I read it quite a few years ago, but as far as I remember, in his text Turing is quite vague about what kind of tests the computer should pass. He just insists on two things, first that the computer should be hidden in some way to avoid biasing (hence, the symbolic communication) and that it should be confused with a human by a human.
I don't remember that Turing ever forbade the computer to have robotics abilities, he also never forbade to try tricking the machine. For me, passing TT is answering by symbols to a tricky observer who really pushes its (or his or her) opponent at its limits. This is necessary to characterize a real TT, not a soft TT in which nobody will ever try to trick the machine. Now, my point is that, facing such a tricky observer, the machine will have to be a complex robot, to be able to adapt well, and to explain correctly its behavior.
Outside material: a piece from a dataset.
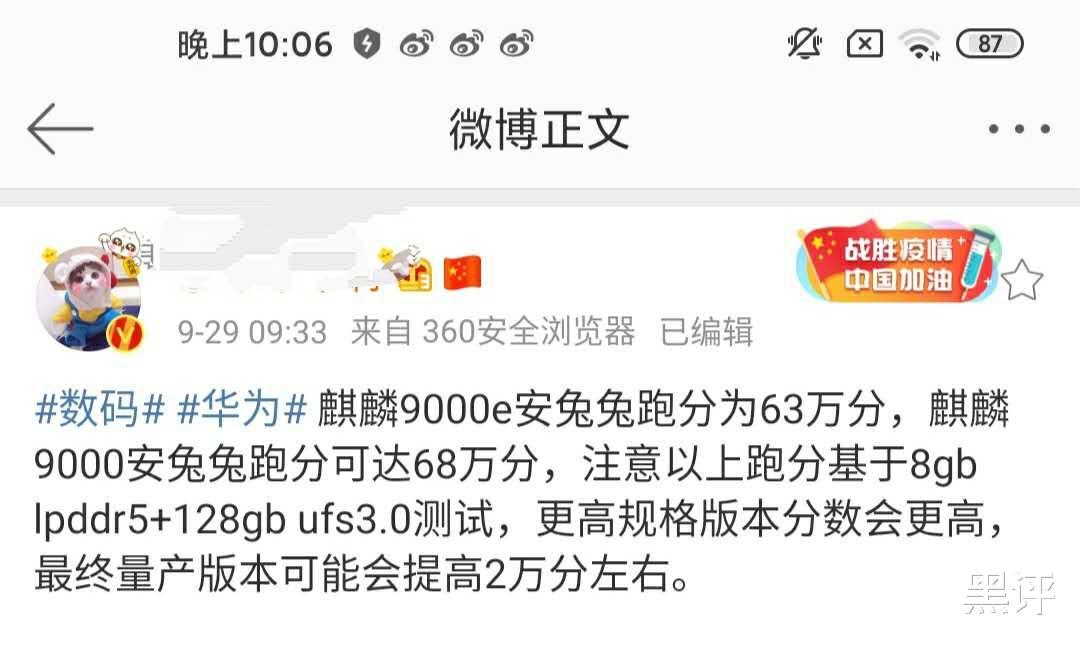 华为Mate40跑分疑泄露,新增深空紫色,国行5488元有戏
Hence, at once for me a TTT is just a sort of TT in which one more constraint is made explicit. To come back to the Chinese room, suppose that my tricky observer (it has to be someone external to the game with the computers to stick to strict TT definition) puts in the baskets of the Chinese room any unexpected disgusting thing, the machine should complain about it, otherwise it is caught as a non-human. This is exactly why Harnad introduces his TTT (he speaks rather of a Buddha, but the principle is the same: the human faking a computer will have to see the garbage among the Chinese signs, or to miss it. Notice that a robot submitted to TT would have to be able to make the difference among, say, Chinese signs, garbage, Buddha statues, Christian crosses etc., each demanding a different symbolic reaction). No need to introduce a TTT, it is already implied by a hard TT. In passing, there exist some mixed architecture like the one Harnad proposes, they are far from instantiating Harnad's TTT (specifically: NNs have been a definitive progress in Vision, but they don't solve the whole problem, even when coupled with a more symbolic system).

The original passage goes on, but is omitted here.